The family of mammalian caspases (aspartate-specific cysteine proteinases) represents the effector arm of the apoptotic program. Caspases are expressed in cells as inactive precursors, which are processed following stimulation with apoptotic signals into mature forms composed of a tetramer of two large and two small subunits (2) . Apoptosis occurs via a proteolytic cascade in which upstream initiator caspases (caspase-8, -9, and -10) activate downstream effector caspases (caspase-3, -6, and -7; Refs. 2, 3, 4 ). In vivo, this results in the cleavage of target proteins and the demise of the cell. The initiator caspases are activated through intrinsic autocatalytic activity in conjunction with other proteins with which they form complexes known as apoptosomes (5) .
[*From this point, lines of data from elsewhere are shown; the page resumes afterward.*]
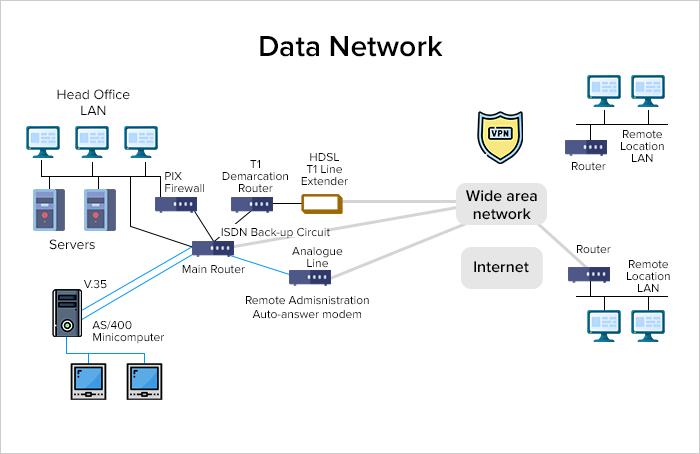 What Do VPNs Do?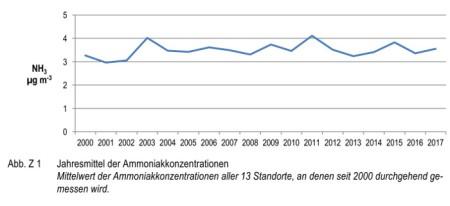 Ammoniak-Immissionsmessungen in der Schweiz von 2000 bis 2017. Im Auftrag des Bundesamtes für Umwelt (BAFU), der OSTLUFT, der Zentralschweizer Umweltschutzdirektionen (ZUDK) und verschiedener Kantone sowie des Fürstentums Liechtenstein
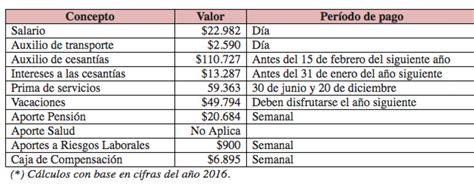 liquidacion de prima en el servicio domestico 2016 191 sabes c 243 mo liquidarle la prima del trabajador a la
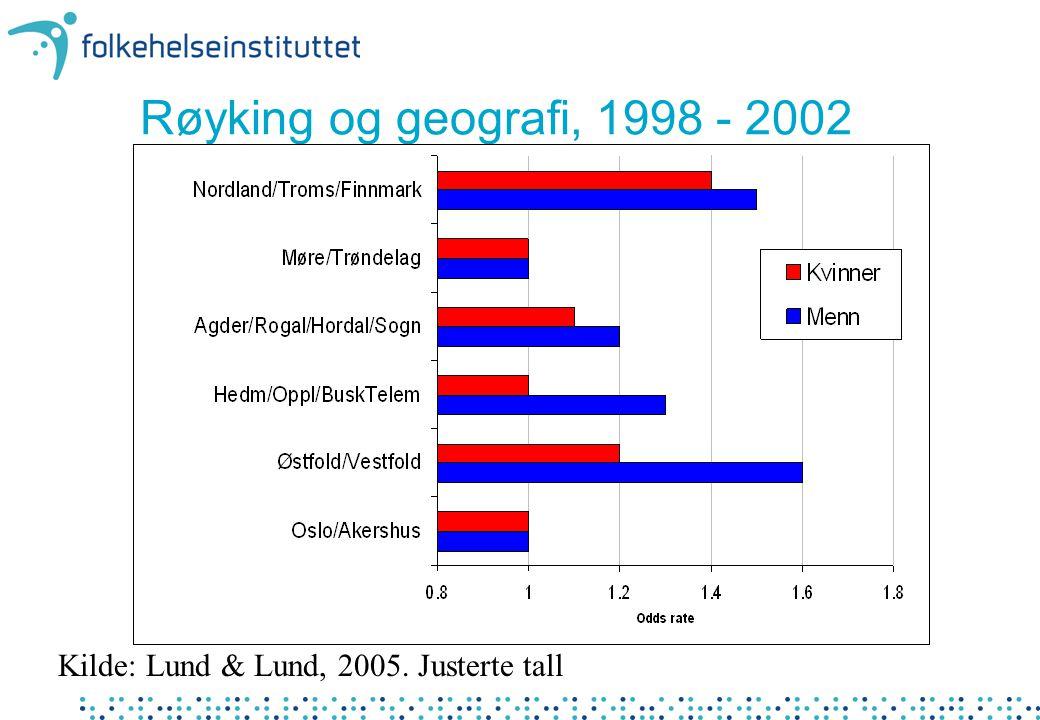 Røyking og geografi, 1998 - 2002 Kilde: Lund & Lund, 2005. Justerte tall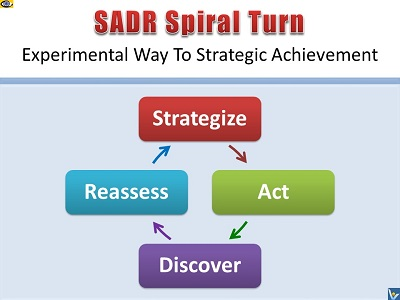 SADR virtuous spiral turn - Strategize, Act, Discover, Reassess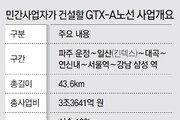 '파주∼삼성 20분' GTX 구간 요금, 3900원 제시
Two distinct pathways leading to apoptosis have been delineated. Both converge on the activation of downstream caspases. The extrinsic pathway involves ligation of death receptors such as Fas or tumor necrosis factor receptor-1 by their ligands, resulting in the recruitment of procaspase-8 or procaspase-10 to the receptor complex through the adaptor Fas-associated death domain (2) . Following oligomerization, procaspase-8 or procaspase-10 are self-activated presumably through induced proximity of procaspase molecules (6) . These active species then cleave their downstream targets, which include effector caspases. A second pathway independent of death receptors leads first to mitochondrial release of cytochrome c. In the presence of dATP/ATP, cytochrome c binds to Apaf-1,³ which then oligomerizes and binds procaspase-9, resulting in the formation of an apoptosome containing Apaf-1 and caspase-9 (5 , 7) . Biochemical studies have shown that Apaf-1 oligomerizes to a M_r 700,000-1,400,00 complex that contains both procaspase-9 and processed caspase-9 (7, 8, 9) . There is some controversy over whether the apoptosome also contains fully processed caspase-3 and caspase-7 (7 , 9) . Apaf-1 oligomerization allows proximity and enzymatic self-activation of bound caspase-9. There is controversy over whether the enzymatic activity of caspase-9 is attributed to cleaved caspase-9 bound to the apoptosome (8) or if processed caspase-9 that has been released from the apoptosome is also enzymatically active (10) .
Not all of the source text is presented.